70. Jahrestagung der Deutschen Gesellschaft für Medizinische Informatik, Biometrie und Epidemiologie e.V.
70. Jahrestagung der Deutschen Gesellschaft für Medizinische Informatik, Biometrie und Epidemiologie e.V.
Efficient Heritability Estimation in Multivariate Generalized Linear Models via Low-Rank Approximations
2Braunschweig Integrated Centre of Systems Biology, TU Braunschweig, Braunschweig, Germany
3The Danish Twin Registry and Epidemiology, Biostatistics and Biodemography, Department of Public Health, University of Southern Denmark, Odense, Denmark
4Department of Mathematics and Computer Science, University of Southern Denmark, Odense, Denmark
5Paraná Federal University, Curitiba, Brazil
Text
Introduction: Linear mixed models are widely used in genetics to estimate genetic variance components from SNP data. These models typically assume that phenotypes follow a (multivariate) normal distribution. However, in many practical settings, phenotype distributions deviate from normality, limiting the applicability of standard linear mixed models.
State of the art: Phenotypes such as binary disease status, gene expression counts, or DNA methylation levels are better modeled using distributions like Bernoulli, Poisson, or Beta, respectively. Generalized linear mixed models (GLMMs) are more appropriate in these cases. However, most implementations focus on univariate outcomes, and extensions to multivariate phenotypes – especially when each phenotype follows a different distribution – remain computationally challenging.
Concept: We address this issue using the multivariate covariance generalized linear model (McGLM) framework introduced by Bonat & Jørgensen [1], which accounts for non-normality by explicitly modeling the relationship between the mean and variance. Within this unified and flexible framework, genetic variance components can be estimated based on genetic relationship matrices (GRM).

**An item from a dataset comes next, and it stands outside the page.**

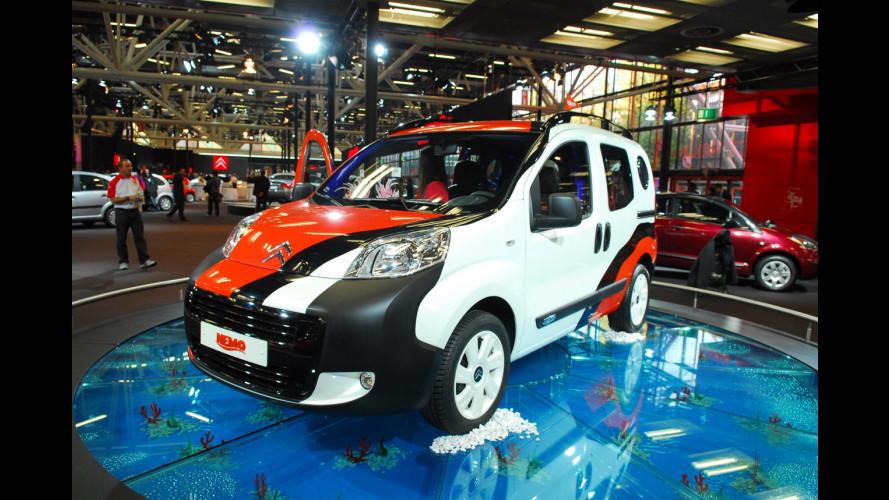 Citroen al Motor Show 2007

Implementation: To make this approach scalable, especially with increasing sample sizes, we apply low-rank approximation techniques to the GRM. These approximations significantly reduce the computational cost of matrix operations involved in parameter estimation, enabling efficient heritability estimation under complex, mixed distributional settings.
Lessons learned: Our results show that low-rank approximations provide substantial computational speed-ups without sacrificing accuracy. This makes the McGLM framework practical for large-scale genetic studies involving diverse types of phenotypes. The approach opens the door to more flexible and computationally feasible heritability estimation across a wide range of real-world applications.
The authors declare that they have no competing interests.
The authors declare that an ethics committee vote is not required.